Your instructions:
Reproduce the material below only from the line with "PCCooler C3D310 BK (C3D310-BKP0-GL)" to the line with "誰言父情深 - Episode 48", both included, keeping each line exact and dropping the pictures.
-.-.-
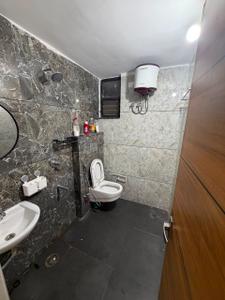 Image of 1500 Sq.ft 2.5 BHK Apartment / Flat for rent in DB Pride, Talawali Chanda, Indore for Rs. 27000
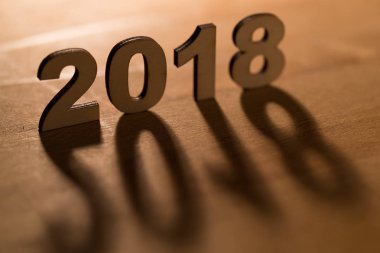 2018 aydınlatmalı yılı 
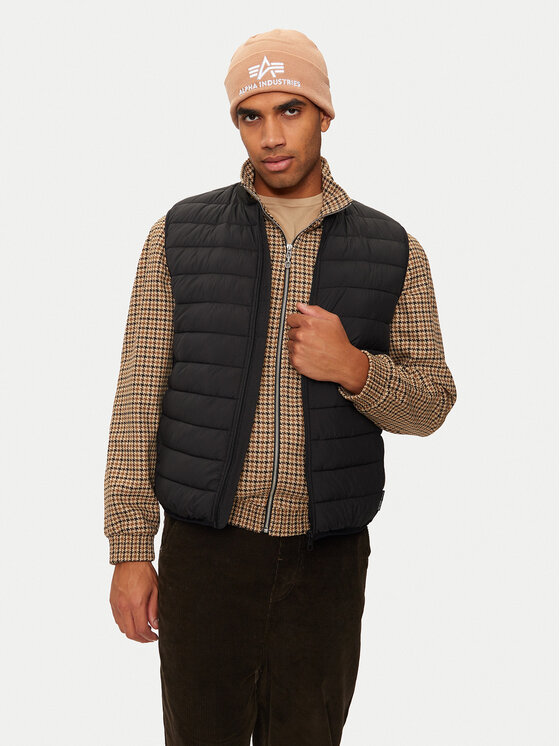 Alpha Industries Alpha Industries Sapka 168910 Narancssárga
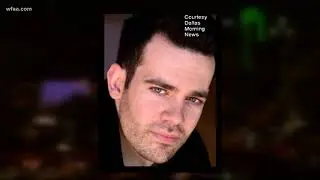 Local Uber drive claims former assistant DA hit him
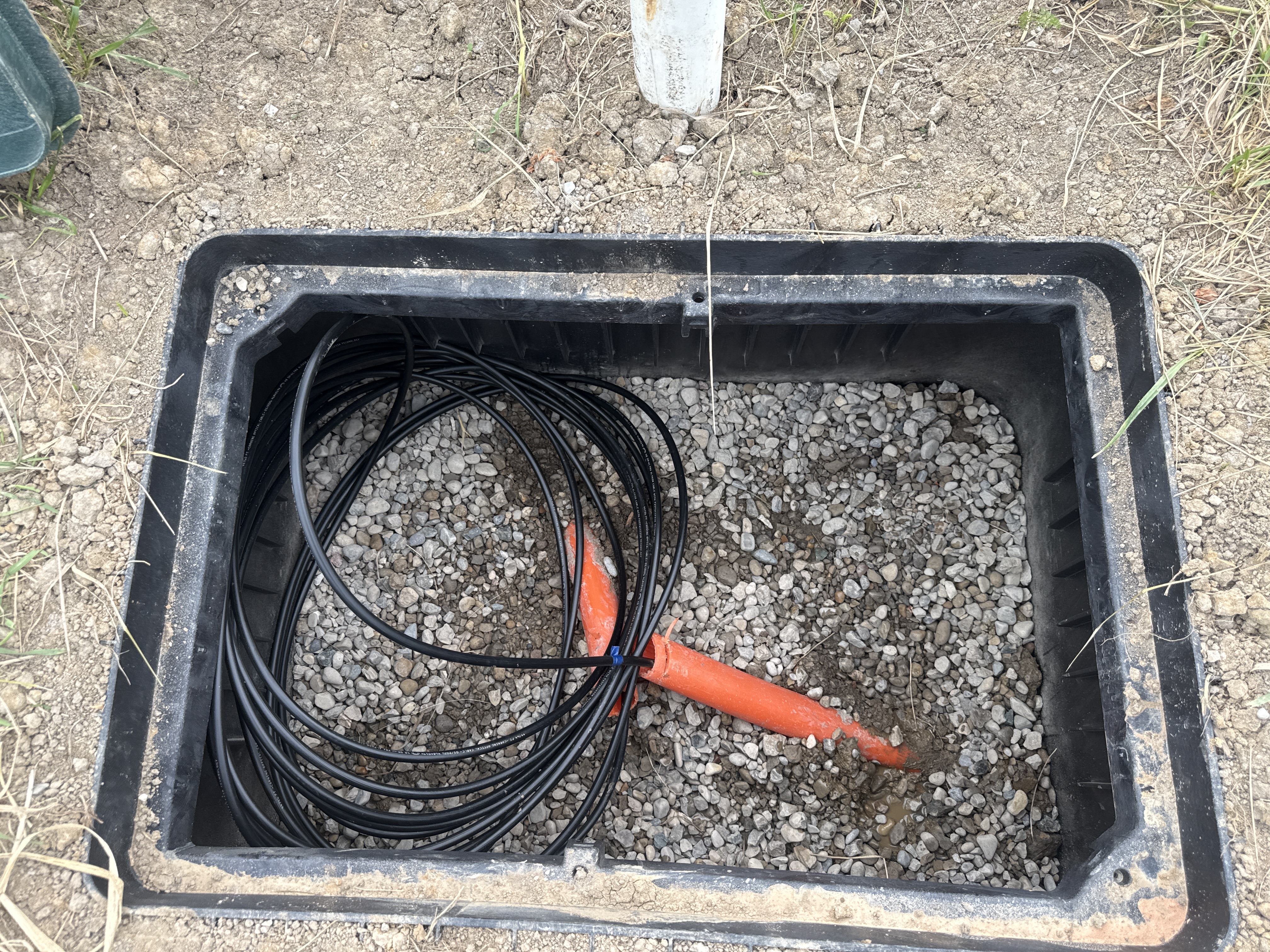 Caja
-.-.-
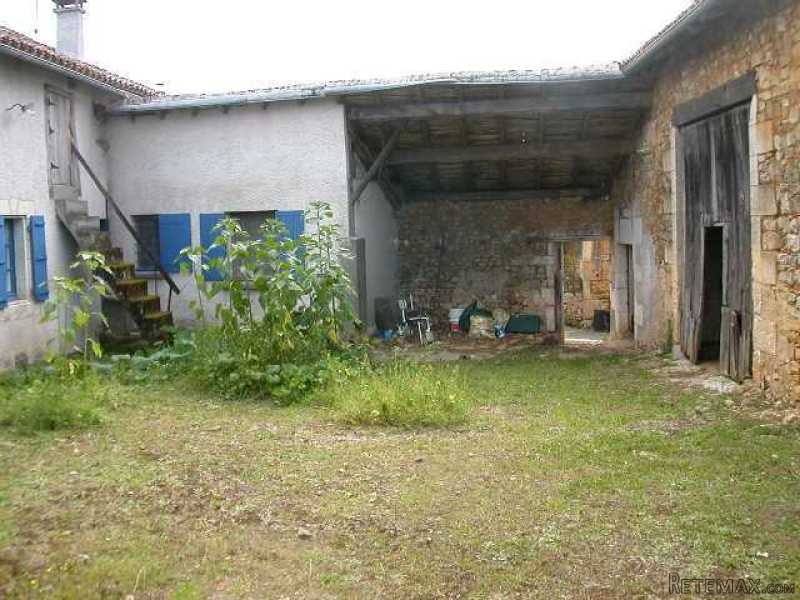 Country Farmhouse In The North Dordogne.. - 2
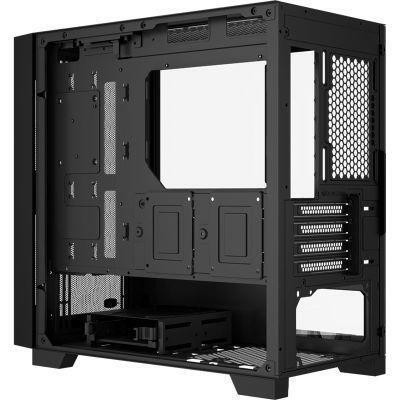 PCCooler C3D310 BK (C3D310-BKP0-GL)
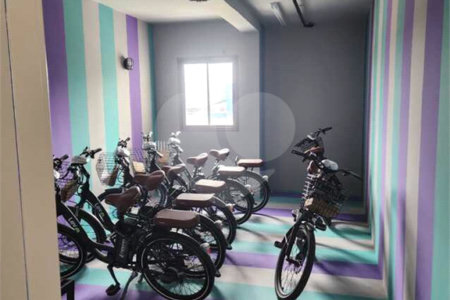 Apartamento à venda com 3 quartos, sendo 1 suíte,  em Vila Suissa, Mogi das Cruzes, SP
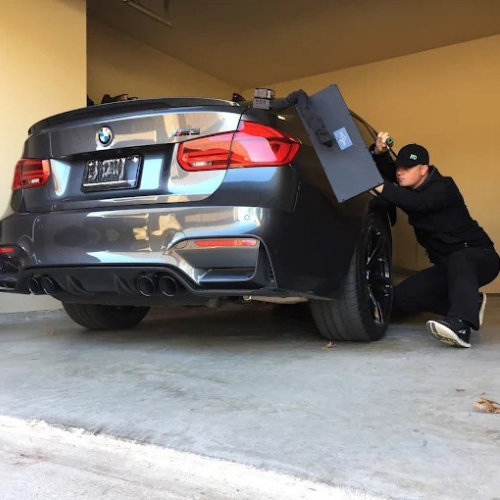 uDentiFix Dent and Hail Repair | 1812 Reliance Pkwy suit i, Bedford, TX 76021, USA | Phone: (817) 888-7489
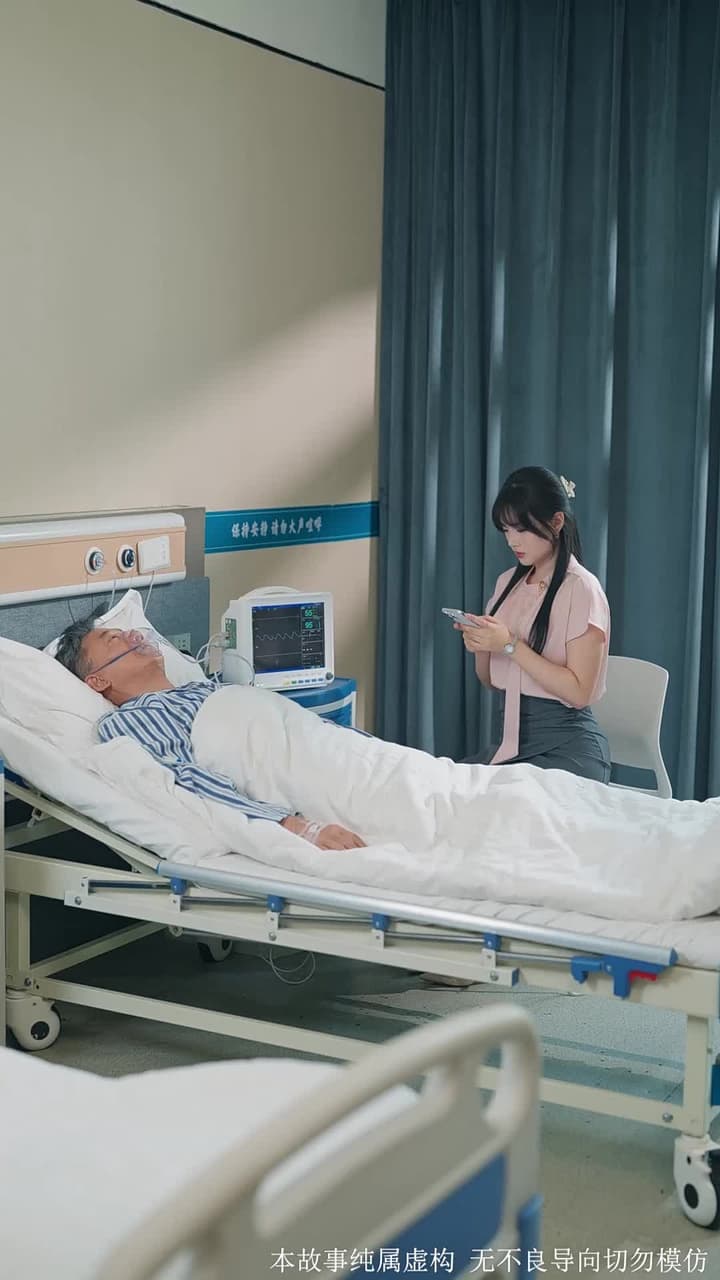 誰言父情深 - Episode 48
-.-.-
Answer to the exercise:
 PCCooler C3D310 BK (C3D310-BKP0-GL)
 Apartamento à venda com 3 quartos, sendo 1 suíte,  em Vila Suissa, Mogi das Cruzes, SP
 uDentiFix Dent and Hail Repair | 1812 Reliance Pkwy suit i, Bedford, TX 76021, USA | Phone: (817) 888-7489
 誰言父情深 - Episode 48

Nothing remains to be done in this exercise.